Tanto en The Pervert’s Guide to Cinema como en el libro Lacrimae Rerum (2006) Zizek reflexiona sobre el trabajo de directores como Hitchcock, Tarkovski, Lynch y Kieslowski. En ellos Zizek explora, entre otros temas, los conflictos entre el espacio Simbólico y lo Real, que se articulan en la relación entre la realidad y la fantasía: en Vértigo (1958) detecta cómo la realización de la fantasía de Scottie, de transformar a Judy en Madelaine, consiste en un proceso de mortificación y finalmente, se transforma en una pesadilla (Judy se convierte en una mujer muerta). En las películas del Lynch, especialmente en Carretera perdida (1997) la realidad y la fantasía aparecen mezcladas, de ahí su inquietante y a veces incomprensible narrativa. En Solaris (1973) Tarkovski escenifica un planeta en que los deseos se transforman en realidad incluso antes de volverse conscientes. El resultado de esta fantasía realizada es un Real traumático, en definitiva, una pesadilla que socava el orden de lo Simbólico. En Bleu (1993) la fantasía funciona como una distancia que permite afrontar la realidad (el vidrio que se antepone a la cámara funcionaría aquí como una fantasía reconstruida). La importancia del cine para Zizek radica en que a través de estos juegos entre realidad y fantasía es posible ver cómo lo Real – en forma de goce, alteridad, violencia, etc.– fisura las jerarquías del orden de lo Simbólico y revela cómo éste es una construcción social e ideológica. 
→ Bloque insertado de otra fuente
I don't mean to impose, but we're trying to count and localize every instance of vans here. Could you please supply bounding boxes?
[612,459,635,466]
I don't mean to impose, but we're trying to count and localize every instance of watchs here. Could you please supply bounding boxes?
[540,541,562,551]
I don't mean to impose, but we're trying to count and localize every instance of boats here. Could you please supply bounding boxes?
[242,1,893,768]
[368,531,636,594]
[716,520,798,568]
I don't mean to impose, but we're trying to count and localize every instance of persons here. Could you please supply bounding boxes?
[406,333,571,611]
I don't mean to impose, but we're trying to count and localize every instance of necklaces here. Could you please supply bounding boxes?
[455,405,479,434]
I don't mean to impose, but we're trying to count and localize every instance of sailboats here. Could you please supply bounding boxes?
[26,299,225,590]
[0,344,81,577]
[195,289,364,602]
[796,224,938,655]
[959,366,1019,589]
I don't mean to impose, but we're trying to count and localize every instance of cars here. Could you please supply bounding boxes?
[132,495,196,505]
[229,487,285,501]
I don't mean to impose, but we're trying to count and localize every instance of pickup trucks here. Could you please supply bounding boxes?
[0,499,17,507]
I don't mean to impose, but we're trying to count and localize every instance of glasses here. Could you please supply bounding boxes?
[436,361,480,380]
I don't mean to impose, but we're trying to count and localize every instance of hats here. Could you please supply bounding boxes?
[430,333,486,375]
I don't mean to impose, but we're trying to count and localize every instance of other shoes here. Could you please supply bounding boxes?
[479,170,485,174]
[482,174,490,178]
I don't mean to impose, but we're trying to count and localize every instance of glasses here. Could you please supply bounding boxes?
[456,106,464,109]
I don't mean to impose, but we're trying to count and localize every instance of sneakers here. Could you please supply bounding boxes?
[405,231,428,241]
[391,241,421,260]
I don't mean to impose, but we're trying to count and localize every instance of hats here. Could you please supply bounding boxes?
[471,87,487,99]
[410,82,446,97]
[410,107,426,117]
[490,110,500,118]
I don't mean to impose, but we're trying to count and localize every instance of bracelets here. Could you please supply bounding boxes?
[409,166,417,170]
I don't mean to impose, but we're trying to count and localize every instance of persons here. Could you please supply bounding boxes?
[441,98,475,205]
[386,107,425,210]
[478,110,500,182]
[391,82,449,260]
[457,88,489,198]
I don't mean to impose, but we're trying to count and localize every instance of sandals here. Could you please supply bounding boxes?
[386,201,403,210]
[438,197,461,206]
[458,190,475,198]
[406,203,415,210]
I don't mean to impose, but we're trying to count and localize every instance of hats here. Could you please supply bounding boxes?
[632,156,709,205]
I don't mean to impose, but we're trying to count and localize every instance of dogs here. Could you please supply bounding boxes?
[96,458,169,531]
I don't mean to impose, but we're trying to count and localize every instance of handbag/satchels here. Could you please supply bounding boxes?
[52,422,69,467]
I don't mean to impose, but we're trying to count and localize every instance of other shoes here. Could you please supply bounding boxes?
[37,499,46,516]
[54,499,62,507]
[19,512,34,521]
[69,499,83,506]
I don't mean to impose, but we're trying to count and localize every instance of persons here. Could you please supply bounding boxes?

Estos cineastas tienen en común, además, cierta autonomía de la forma cinemática, que funcionaría no sólo como aquello que articula el mensaje, sino que como el mensaje en sí mismo. De esa manera, encontramos en Hitchcock un conjunto de motivos visuales que se repiten y que son, según Zizek, más fundamentales que la narrativa, por ejemplo, el motivo de la mano que sujeta a otra (en Intriga internacional La ventana indiscreta, Vértigo , Atrapar a un ladrón , etc.), el motivo de la mujer que sabe demasiado, pero que es sexualmente poco atractiva, el cráneo momificado, la casa gótica, la espiral (esta última, especialmente en Vértigo : el rizo de Carlota/Madeleine, la escalera de la torre, la escena del abrazo de Judy/Scottie en 360º en la habitación del hotel y la misión, donde pasado y presente se unen). 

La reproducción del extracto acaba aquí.